Willie Nelson visited next, and the pies’ popularity spread with Biddle making them for her co-workers before starting a small pie-baking business, Biddle said.
Biddle also worked as a social worker, selling pies on the side. It didn’t take her long to marry the two professions. Being a social worker, Biddle had always wanted to start a nonprofit, and in 2006, Biddle started the process of turning her small pie-baking business into a 501 (c)(3) nonprofit, Texas Pie Kitchen, to provide job training for those with employment barriers. The pies are available for purchase at the Whole Foods Market in Bee Cave, with all of the profits reinvested in Texas Pie Kitchen.

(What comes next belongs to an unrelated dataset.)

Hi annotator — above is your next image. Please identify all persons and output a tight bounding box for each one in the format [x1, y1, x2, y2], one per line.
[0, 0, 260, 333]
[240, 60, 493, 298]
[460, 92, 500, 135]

“I call it a random gift,” Biddle said. “The organization really isn’t about pies; it’s an avenue to create jobs for people. I was given a gift to be able to create the nonprofit and make it work. I’ve always believed in finding a creative way to create jobs for people and help them become self-sufficient.”
The class, which meets three days a week for four months, averages five students per session. During this time, students learn general baking and cooking skills from volunteer instructors, some of whom are graduates of the program. The students also receive financial and job readiness training on top of their kitchen skills.
“We try to do a lot of self-sufficiency workshops,” Biddle said. “It’s not just, ‘We taught you how to bake, now go get a job.’”
Texas Pie Kitchen also helps with job placement for those who pass the course, boasting an 88 percent job placement rate thus far, according to Biddle.
Lerrick Martin was one of the first students and has stayed with the program as a baking manager and job trainer.
Martin also works part time as a kitchen assistant for Front Steps, an organization that helps the Austin Resource Center for the Homeless, which donates the kitchen for the Texas Pie Kitchen.
“It’s been an interesting experience,” Martin said. “The different people coming through and experiencing the same type of enjoyment that I had towards the program—you get to see people’s passion for [baking].”
One of these students was Chad Scott. Scott has always had a passion for cooking, but could not find the right fit, he said. After going through the program at Texas Pie Kitchen, Scott landed a job as cook at The Alamo Drafthouse on South Lamar Boulevard.
“[Texas Pie Kitchen] gave me a really good, solid education,” Scott said. “They provided me with a lot of tools, a lot of skills, especially teamwork.”
Biddle loves seeing graduates get jobs in the food industry, she said.
“I was floored by how quickly it happens. They do all that hard work, and it pays off so quickly,” Biddle said.